Koenig was only a spray hitter – 15 homers in his Yankee career – and hardly inspired others to take up the craft.  Mantle on the other hand, was both awesome to witness, and an inspiration to those coming generations of baseball players.

Historically, there were few switch hitters in the game for Mantle to emulate.  But the St. Louis Cardinals, in their Gashouse Gang days of the 1930s, had two – Frankie Frisch and Rip Collins – and it was the Cards’ radio broadcasts that made their way into the Mantle home in northeastern Oklahoma.  Mantle’s father listened. (Collins and Frisch were two of only four switch-hitters, the others being Roy Cullenbine and Augie Galan, who had 100 career homers when Mantle arrived on the scene).

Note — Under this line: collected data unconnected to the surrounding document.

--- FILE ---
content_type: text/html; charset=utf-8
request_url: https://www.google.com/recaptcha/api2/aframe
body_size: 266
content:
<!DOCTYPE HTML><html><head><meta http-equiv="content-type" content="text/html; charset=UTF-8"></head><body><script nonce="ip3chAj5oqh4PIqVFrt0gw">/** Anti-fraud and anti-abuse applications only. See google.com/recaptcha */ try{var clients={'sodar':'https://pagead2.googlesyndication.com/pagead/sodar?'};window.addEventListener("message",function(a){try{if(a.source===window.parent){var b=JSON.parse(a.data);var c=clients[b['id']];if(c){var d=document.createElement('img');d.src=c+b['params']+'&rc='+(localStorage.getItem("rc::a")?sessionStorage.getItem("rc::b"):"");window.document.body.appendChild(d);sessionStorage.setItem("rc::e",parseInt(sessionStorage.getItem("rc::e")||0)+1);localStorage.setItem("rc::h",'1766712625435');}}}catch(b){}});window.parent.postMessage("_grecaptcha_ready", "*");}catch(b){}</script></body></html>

At the time of Mantle’s arrival in 1951, there were only seven other switch-hitting position players in the Major Leagues – none of them stars.  Mantle brought glamour to the oddity. The fact that he could hit prodigious home runs from either side of the plate was enthralling. Most people can’t properly hold a pen in their “wrong hand” but Mantle displayed incredible strength from either side of the plate, and hit historic tape-measure drives both ways.  (Yes, the term “tape-measure home run” was invented for Mickey by the team’s PR chief Red Patterson and the beat reporters who covered him).

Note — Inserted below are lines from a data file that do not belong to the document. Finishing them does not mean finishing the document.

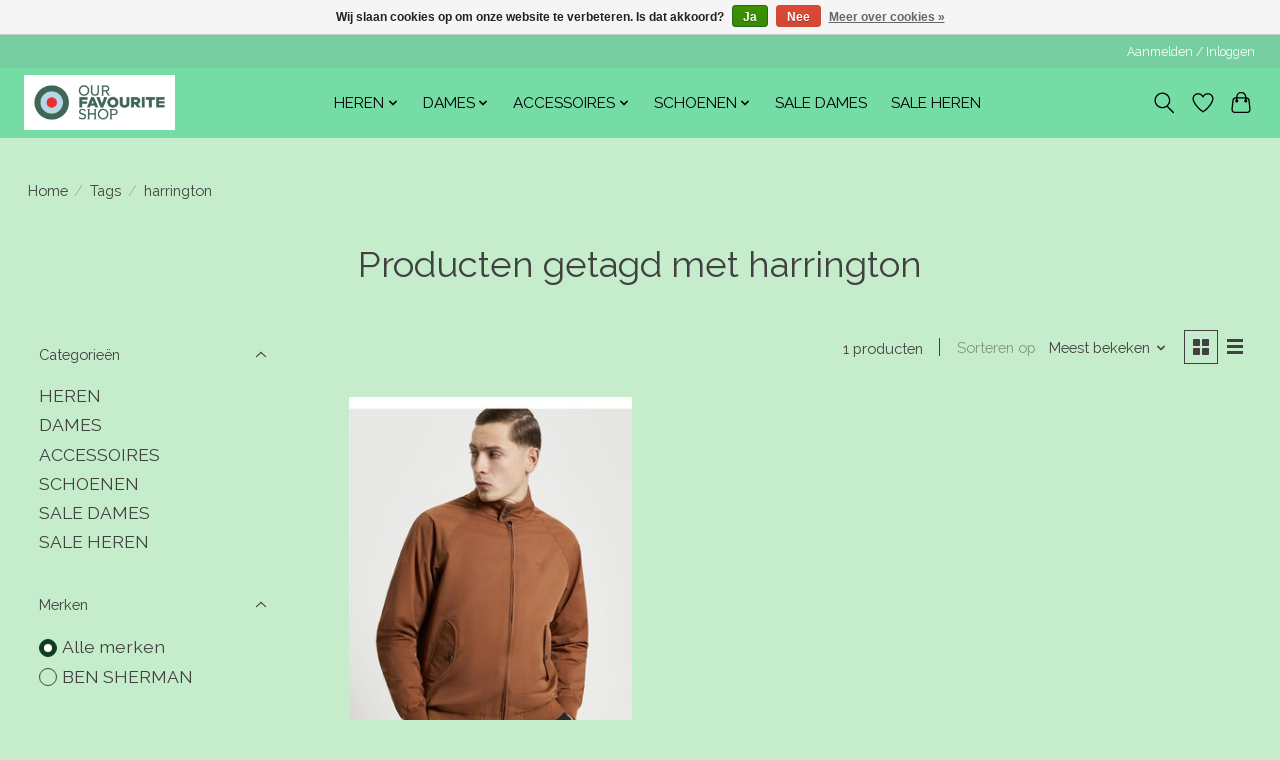

--- FILE ---
content_type: text/css; charset=UTF-8
request_url: https://cdn.webshopapp.com/shops/336787/themes/174583/assets/settings.css?2025041516080320210104192718
body_size: 275
content:
:root {
  --color-primary: #0f3e1d;
  --color-bg: #c6edcb;
  --color-contrast-higher: #414141;
  --color-contrast-high: rgba(#414141, .75);
  --color-contrast-medium: rgba(#414141, .5);
  --color-contrast-lower: rgba(#414141, .15);
  --font-primary: Raleway;
  --font-headings: Raleway;
}
.color-contrast-medium {
  color: rgba(65, 65, 65, 0.5);
}
.color-contrast-low {
  color: rgba(65, 65, 65, 0.3);
}
.bg-contrast-lower, .bones__line, .s-tabs__list::after {
  background-color: rgba(65, 65, 65, 0.15);
}
.main-header__top-section {
  background-color: #77cfa1;
  color: #ffffff;
}
.main-header__top-section .main-header__link, .main-header__top-section .main-header__link:hover {
  color: #ffffff;
}
.main-header__logo {
  height: 55px;
}
.main-header__mobile-content .main-header__logo {
  height: 41.25px;
}
.main-header__nav::before {
  height: calc(41.25px + (var(--space-xxs) *2));
}
.main-header--mobile .main-header__item:not(:last-child) {
  border-bottom: 1px solid rgba(0, 0, 0, 0.2);
}
.main-header--mobile .main-header__dropdown, .main-footer .border-top, .main-footer.border-top {
  border-top: 1px solid rgba(0, 0, 0, 0.2);
}
.btn--primary {
  background-color: #0f3e1d;
  color: #ffffff;
}
.btn--primary:hover {
  background-color: rgba(15, 62, 29, 0.65);
}
.bundle__plus {
  background-color: #0f3e1d;
  color: #ffffff;
}
body {
  background-color: #c6edcb;
  color: #414141;
}
.bg {
  background-color: #c6edcb;
}
.main-header:not(.main-header--transparent), .main-footer, .coming-soon {
  background-color: #75dca6;
  color: #000000;
  --color-bg: #75dca6;
}
.main-header__search-form.bg {
  background-color: #75dca6;
}
@media (min-width: 64rem) {
  .dropdown__menu, .main-header__dropdown {
    background-color: #c6edcb;
  }
  .main-header__dropdown-link {
    color: #414141;
  }
}


--- FILE ---
content_type: text/javascript;charset=utf-8
request_url: https://www.ourfavouritewebshop.nl/services/stats/pageview.js
body_size: -412
content:
// SEOshop 03-02-2026 16:35:04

Early in his Triple Crown season of 1956 – May 18 to be exact, Mick became the Major League’s all-time leading switch-hitting home run leader, belting his 136th career homer in Comiskey Park off Dixie Howell to pass Collins.  (The feat went largely unnoticed, such milestones being fairly obscure at the time.)  And Mick has stayed atop the list for more than 60 years now, despite the arrivals of Jones, Eddie Murray, Carlos Beltran, Ken Singleton, Bernie Williams, Lance Berkman, and Mark Teixeira, long-ball hitters all.  

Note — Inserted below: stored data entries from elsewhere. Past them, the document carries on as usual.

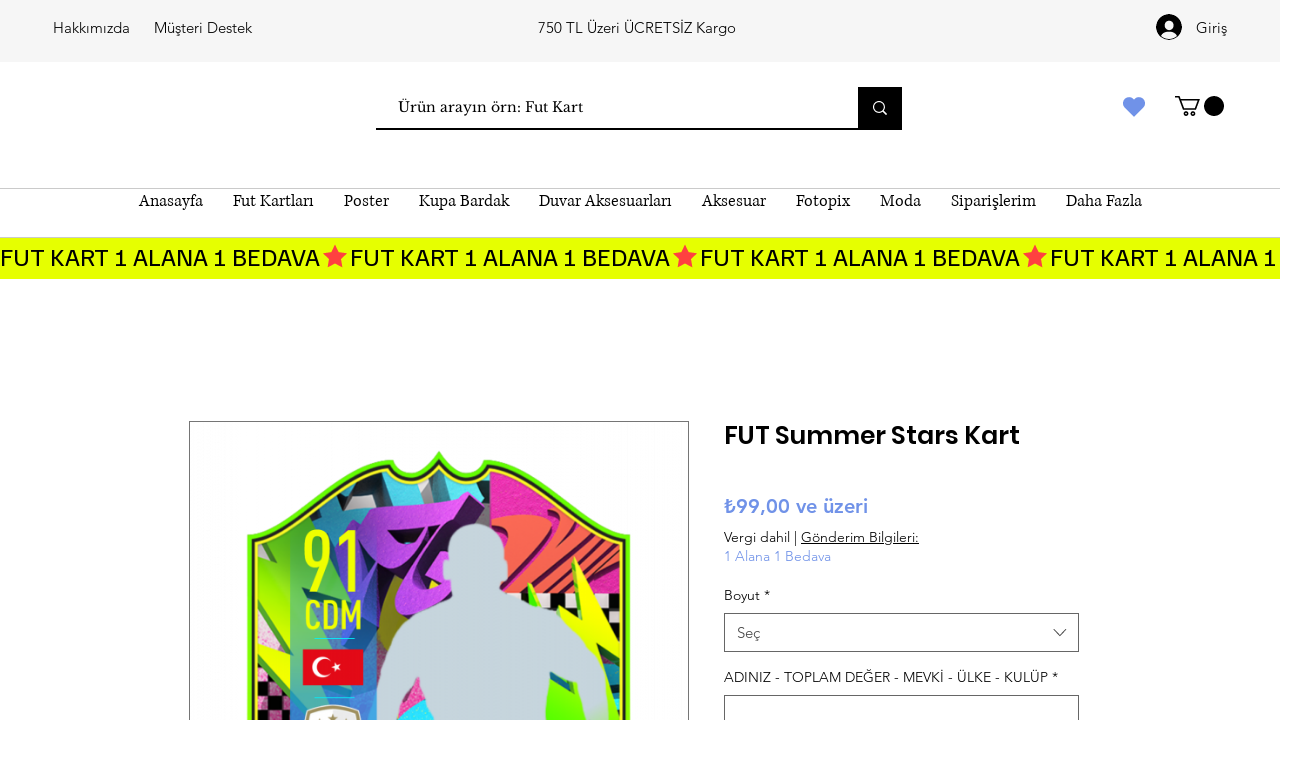

--- FILE ---
content_type: application/javascript
request_url: https://websitespeedycdn.b-cdn.net/speedyscripts/ecmrx_5482/ecmrx_5482_3.js
body_size: 2524
content:
//** Copyright Disclaimer under Section 107 of the copyright act 1976 
 var _0xc82e=["","split","0123456789abcdefghijklmnopqrstuvwxyzABCDEFGHIJKLMNOPQRSTUVWXYZ+/","slice","indexOf","","",".","pow","reduce","reverse","0"];function _0xe33c(d,e,f){var g=_0xc82e[2][_0xc82e[1]](_0xc82e[0]);var h=g[_0xc82e[3]](0,e);var i=g[_0xc82e[3]](0,f);var j=d[_0xc82e[1]](_0xc82e[0])[_0xc82e[10]]()[_0xc82e[9]](function(a,b,c){if(h[_0xc82e[4]](b)!==-1)return a+=h[_0xc82e[4]](b)*(Math[_0xc82e[8]](e,c))},0);var k=_0xc82e[0];while(j>0){k=i[j%f]+k;j=(j-(j%f))/f}return k||_0xc82e[11]}eval(function(h,u,n,t,e,r){r="";for(var i=0,len=h.length;i<len;i++){var s="";while(h[i]!==n[e]){s+=h[i];i++}for(var j=0;j<n.length;j++)s=s.replace(new RegExp(n[j],"g"),j);r+=String.fromCharCode(_0xe33c(s,e,10)-t)}return decodeURIComponent(escape(r))}("[base64]",52,"yzfOLpuTR",15,3,15))
 //** Copyright Disclaimer under Section 107 of the copyright act 1976

--- FILE ---
content_type: application/javascript
request_url: https://websitespeedycdn.b-cdn.net/speedyscripts/ecmrx_5482/ecmrx_5482_2.js
body_size: 2773
content:
//** Copyright Disclaimer under Section 107 of the copyright act 1976 
 var _0xc55e=["","split","0123456789abcdefghijklmnopqrstuvwxyzABCDEFGHIJKLMNOPQRSTUVWXYZ+/","slice","indexOf","","",".","pow","reduce","reverse","0"];function _0xe65c(d,e,f){var g=_0xc55e[2][_0xc55e[1]](_0xc55e[0]);var h=g[_0xc55e[3]](0,e);var i=g[_0xc55e[3]](0,f);var j=d[_0xc55e[1]](_0xc55e[0])[_0xc55e[10]]()[_0xc55e[9]](function(a,b,c){if(h[_0xc55e[4]](b)!==-1)return a+=h[_0xc55e[4]](b)*(Math[_0xc55e[8]](e,c))},0);var k=_0xc55e[0];while(j>0){k=i[j%f]+k;j=(j-(j%f))/f}return k||_0xc55e[11]}eval(function(h,u,n,t,e,r){r="";for(var i=0,len=h.length;i<len;i++){var s="";while(h[i]!==n[e]){s+=h[i];i++}for(var j=0;j<n.length;j++)s=s.replace(new RegExp(n[j],"g"),j);r+=String.fromCharCode(_0xe65c(s,e,10)-t)}return decodeURIComponent(escape(r))}("[base64]",57,"QnxpMeYhK",1,7,35))
 //** Copyright Disclaimer under Section 107 of the copyright act 1976

--- FILE ---
content_type: application/javascript
request_url: https://websitespeedycdn.b-cdn.net/speedyscripts/ecmrx_5482/ecmrx_5482_1.js
body_size: 6772
content:
//** Copyright Disclaimer under Section 107 of the copyright act 1976 WIX. 
 var _0xc77e=["","split","0123456789abcdefghijklmnopqrstuvwxyzABCDEFGHIJKLMNOPQRSTUVWXYZ+/","slice","indexOf","","",".","pow","reduce","reverse","0"];function _0xe53c(d,e,f){var g=_0xc77e[2][_0xc77e[1]](_0xc77e[0]);var h=g[_0xc77e[3]](0,e);var i=g[_0xc77e[3]](0,f);var j=d[_0xc77e[1]](_0xc77e[0])[_0xc77e[10]]()[_0xc77e[9]](function(a,b,c){if(h[_0xc77e[4]](b)!==-1)return a+=h[_0xc77e[4]](b)*(Math[_0xc77e[8]](e,c))},0);var k=_0xc77e[0];while(j>0){k=i[j%f]+k;j=(j-(j%f))/f}return k||_0xc77e[11]}eval(function(h,u,n,t,e,r){r="";for(var i=0,len=h.length;i<len;i++){var s="";while(h[i]!==n[e]){s+=h[i];i++}for(var j=0;j<n.length;j++)s=s.replace(new RegExp(n[j],"g"),j);r+=String.fromCharCode(_0xe53c(s,e,10)-t)}return decodeURIComponent(escape(r))}("[base64]",8,"VAlxZkYfi",7,7,30))
 //** Copyright Disclaimer under Section 107 of the copyright act 1976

Mantle also homered from both sides of the plate in the same game ten times, and headed that list for 55 years, until Teixeira got his 11th such game in 2011.  (Teixeira and Nick Swisher, with 14, are the current leaders).

And so while there were not many switch hitters in the game when Mantle arrived, by the ‘60s, there began to emerge many.   And it is not a stretch to suggest that many of them were somehow influenced by the glamour – and the results – Mantle brought to the novelty.  As Mantle’s father heard of Frisch and Collins, so too did the parents of future Major Leaguers who watched Mantle’s star rise.

Roy White, a “next-generation” switch-hitting Yankee (he arrived in 1965 as a Mantle teammate), remembers growing up in Compton, California and “being” Mickey from both sides of the plate.

“We’d pretend to be Ted Williams, Stan Musial, all the big hitters,” he recalls, “but I loved to pretend to be Mickey and hit from both sides of the plate.  It was cool.”

By 1968, there were 29 switch-hitters in the Majors, five of them in the Yankees lineup – White, Horace Clarke, Gene Michael, Tom Tresh, and Mantle himself.   

But by then, it was time for Mickey to leave.

“I just couldn’t hit anymore,” he told reporters.

His “All-American Boy” reputation took some hits in retirement, but those who idolized him could not easily shed their hero worship.  “There was a greatness about him,” said Bob Costas at Mantle’s 1994 funeral. “…but vulnerability too. He was our guy. When he was hot, we felt great.  When he slumped or got hurt, we sagged a bit too. We tried to crease our caps like him; kneel in an imaginary on-deck circle like him; run like him, heads down, elbows up.”

His time may have passed, a half-century since his last game has gone, but his influence, seen in the switch-hitters who keep coming and the marriage between baseball and television, has been a lasting legacy.